Kleve Hendricks redet "Klartext" mit Bauern

Kleve · Die Kreisrindviehzüchter hatten Bundesumweltministerin Barbara Hendricks als Rednerin zu ihrer Versammlung eingeladen. Ihr Vortrag gefiel jedoch vielen nicht, denn die SPD-Abgeordnete bezog gerade zur Gülle klar Position.

 Bundesministerin Barbara Hendricks vor Landwirten aus dem Kleverland.

Bundesministerin Barbara Hendricks vor Landwirten aus dem Kleverland.

Foto: Gottfried Evers

Wenn Barbara Hendricks mal einen Vortrag komplett vom Blatt abliest, dann muss es sich um ein haariges Thema handeln, bei dem sie auf der sicheren Seite stehen möchte. So war es gestern fraglos bei den Kreis-Rindviehzüchtern in Uedem, bei deren Jahresmitgliederversammlung die SPD-Bundesumweltministerin aus Kleve über die "Landwirtschaft der Zukunft aus Sicht der Umweltpolitik" sprach. Hendricks' Vortrag wurde mit nicht mehr als höflichem Applaus bedacht, ein Großteil der Zuhörer ließ die Hände im Schoß liegen. Sogar Murren sowie hier und da ein höhnisches Lachen waren zu hören - Gründe dafür lieferte die anschließende Diskussion.

In großer Harmonie hatte die Veranstaltung begonnen, als der Geschäftsbericht verlesen wurde, der Vorstand zu entlasten war und turnusmäßige Wahlen anstanden. Einstimmig wiedergewählt wurde der Vorsitzende Karl Lörcks aus Grietherbusch, den altersbedingt ausgeschiedenen Franz Opgenoorth aus Till ersetzt nun Rainer Thoenes aus Kalkar. Neu im erweiterten Vorstand ist Georg Dahmen aus Till.

Nach dem Geschäftsbericht beanspruchte der Bericht über die Leistungsergebnisse noch einige Zeit. Schließlich galt es zahlreiche sehr gute Ergebnisse zu würdigen. Nach wie vor ist der Kreis Kleve gemeinsam mit den Nachbarkreisen Borken und Wesel landesweit ganz vorne in Sachen Betriebe und durchschnittliche Kuhzahl. Auch die Milchleistung einzelner Kühe kann sich sehen lassen: Mehr als 20.000 Kilo Milch gaben im Jahr 2015 einige Kühe. Und die Lebensleistung solcher Milchlieferanten (Holsteiner sind am produktivsten) liegt bei 130.000 und mehr Kilo.

Datenzeilen:
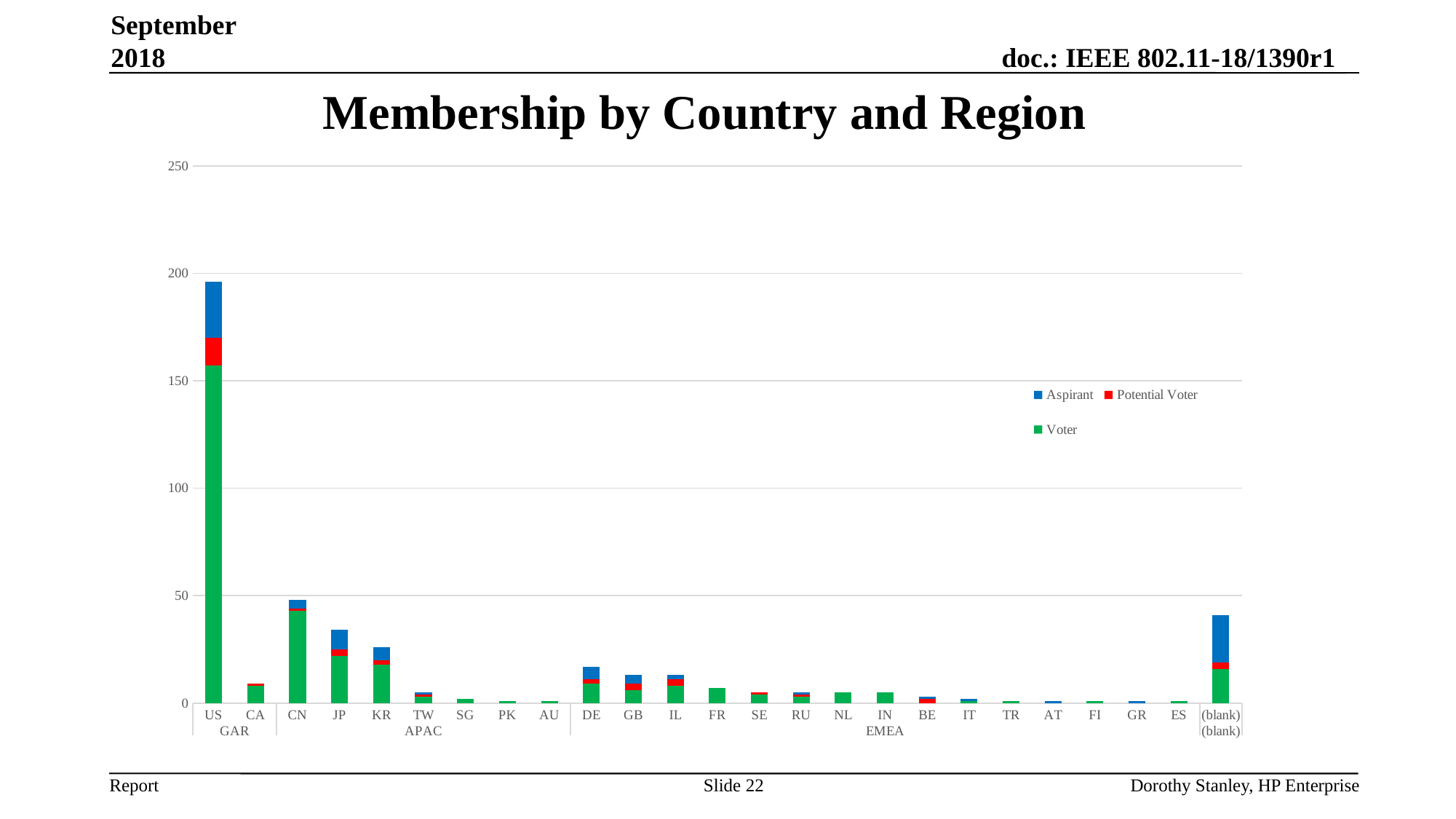
How many series does the legend list? 3 Which series is shown in green in the legend? Voter What is the title of the chart? Membership by Country and Region Which has a taller bar, JP or KR? JP Which has a taller bar, (blank) or CA? (blank) Is the total value for (blank) greater or less than 50? less Which has a taller bar, CN or JP? CN Which country has the tallest bar in the chart? US What kind of chart is shown on the slide? stacked bar chart Is the total value for US greater or less than 150? greater Is the total value for JP greater or less than 50? less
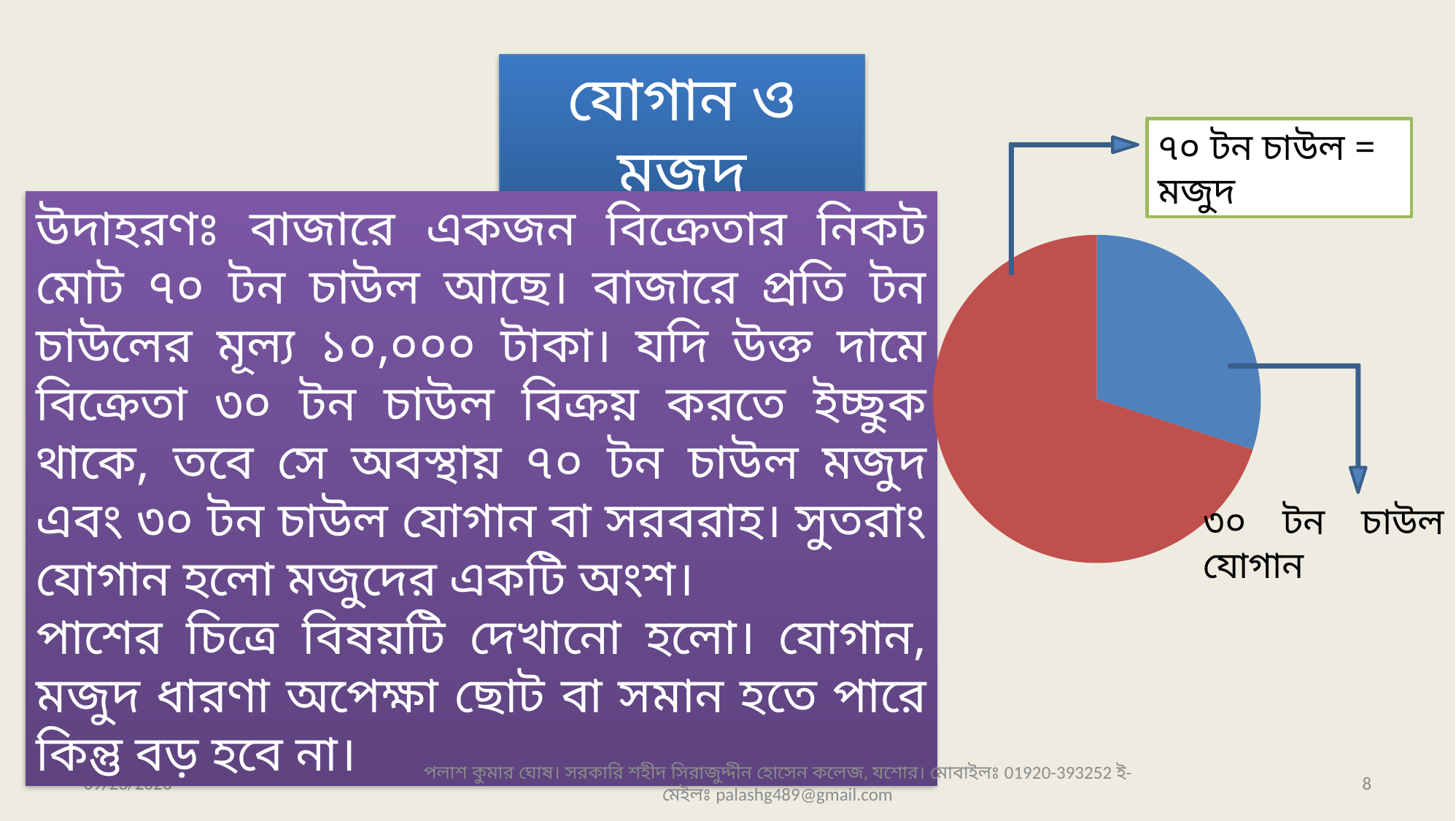
What is the difference between the মজুদ quantity (৭০ টন) and the যোগান quantity (৩০ টন) shown on the pie chart? ৪০ টন According to the callout, what quantity does the blue slice of the pie chart represent? ৩০ টন চাউল Which slice of the pie chart is larger, the red one or the blue one? red What is the title shown above the slide content? যোগান ও মজুদ What kind of chart is shown on the slide? pie chart Which is larger in the pie chart, মজুদ or যোগান? মজুদ Which slice of the pie chart is the smallest? blue (৩০ টন চাউল যোগান) What colour is the slice labelled মজুদ in the pie chart? red How many slices does the pie chart have? 2 According to the callout, what quantity does the red slice of the pie chart represent? ৭০ টন চাউল What share of the pie does the যোগান (৩০ টন) slice represent? 30%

Aufgabenstellung: Setzen Sie den oben stehenden Bericht über den Auftritt von Barbara Hendricks bei den Kreis-Rindviehzüchtern in Uedem im Anschluss an seinen letzten Satz fort.

Ergebnis:
Was die Landwirte freut, gibt Umweltpolitikern zu denken. Denn die immer größere Anzahl von Rindern in den Ställen bringt Probleme mit sich - insbesondere ein Riesenaufkommen von Gülle. Diesem Schwerpunkt widmete Barbara Hendricks ihre Rede. Schon in ihren ersten Sätzen ließ sie keinen Zweifel daran, dass sie nicht in allen Bereichen hinter den Bauern steht: "Auf der Grünen Woche in Berlin war ich beeindruckt von der selbstbewussten Selbstdarstellung der Branche, die aber nicht über die Probleme hinwegtäuschen kann." Hendricks attestierte den niederrheinischen Landwirten, dass sie viel Mühe in ihre Betriebe investierten, die Traditionen hoch hielten und die Geschichte ihrer Orte mitgeprägt hätten. Der Respekt vor ihrer Leistung nehme jedoch bei den Bürgern (insbesondere in den Großstädten) ab, weil viele Tierwohl und Umwelt nicht genügend beachtet fänden.

Die Kreis Klever Bundestagsabgeordnete wolle "Klartext reden", betonte sie: "Das derzeitige System beutet Menschen und Tiere aus." Die bisherige Landwirtschaftspolitik fördere die Großbetriebe, statt die verantwortungsbewusst produzierenden Landwirte zu unterstützen. Böden würden nach wie vor überdüngt, weshalb ein neues Düngegesetz notwendig sei. Die vier Jahre alte Verordnung reiche im europäischen Vergleich noch nicht aus - nicht ohne Grund versuchten niederländische Berufskollegen, einen Teil ihrer Gülle in Deutschland loszuwerden.

Barbara Hendricks stimmt den Tierzüchtern darin zu, dass sie bessere Preise für ihr Fleisch bekommen müssten - Handel und Verbraucher sollten sich ebenfalls ihrer gesellschaftlichen Verantwortung stellen. Recht aufgebracht zeigten sich in der Diskussion einige Landwirte, die kein Verständnis für die restriktiven Neuerungen zeigten, weiter privilegiert im Außenbereich große Ställe bauen wollen und eine Zukunft für ihre Betriebe verlangen. Dem "Flächenfraß" durch Gewerbeansiedlung und Wohnungsbau müsse Einhalt geboten werden.